** Start Passage given **
How much does it take to privatize the Post Office?

First this from USA Today:

“The post office was $1.9 billion in the red for the second quarter of the fiscal year and continues to face the possibility of running out of money before year’s end.
The agency cited the recession and movement of mail to electronic communications in announcing the loss on Wednesday.

Postal rates go up on Monday, but the increase — to 44 cents for first-class mail — is unlikely to cover the entire shortfall.

The second quarter loss brings the total loss for the fiscal year — which began Oct. 1 — to $2.3 billion.”

2.3 billion dollars in the red for the post office, are you serious? When is the government going to privatize the post office? As a matter of fact, when is the government going to privatize anything? How much in the red does a program have to go in? Not to mention that most things are electronic now. Do we even need mail? Well if we privatize we would figure it out fast. Especially now that yesterday they raised the price of stamps. This makes even less business sense. They pushed the forever stamps making most people think that the price wasn’t going to be raised. Instead, they might catch a few extra bucks from those last minute letter carriers. As Jimmy Fallon said “email me if you guys can come up with a better way to send communications.”
** End Passage given **
• _Tasks and exercises_:
[A] In the post office piece, what will the price of first-class mail go up to?
[B] Return the stretch of the post office piece starting at "The agency cited" and ending at "the entire shortfall.", copied word for word.
The entries placed after the post office piece are not needed for anything here.
** Start Information given **
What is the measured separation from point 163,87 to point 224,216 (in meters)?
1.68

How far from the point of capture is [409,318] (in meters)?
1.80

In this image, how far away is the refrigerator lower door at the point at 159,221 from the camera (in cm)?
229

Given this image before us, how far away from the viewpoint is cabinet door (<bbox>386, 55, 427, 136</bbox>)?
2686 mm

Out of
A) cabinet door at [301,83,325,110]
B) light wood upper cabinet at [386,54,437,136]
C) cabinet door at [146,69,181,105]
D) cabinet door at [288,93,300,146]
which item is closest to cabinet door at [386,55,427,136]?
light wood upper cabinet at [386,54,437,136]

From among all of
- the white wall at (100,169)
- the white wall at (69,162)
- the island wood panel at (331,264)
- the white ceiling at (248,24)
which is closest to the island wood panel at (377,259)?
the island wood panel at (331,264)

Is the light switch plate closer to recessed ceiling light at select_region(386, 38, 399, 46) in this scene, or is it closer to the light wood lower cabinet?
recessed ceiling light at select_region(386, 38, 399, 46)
** End Information given **
• _Results of the exercise_:
[A] 44 cents.

[B]
The agency cited the recession and movement of mail to electronic communications in announcing the loss on Wednesday.

Postal rates go up on Monday, but the increase — to 44 cents for first-class mail — is unlikely to cover the entire shortfall.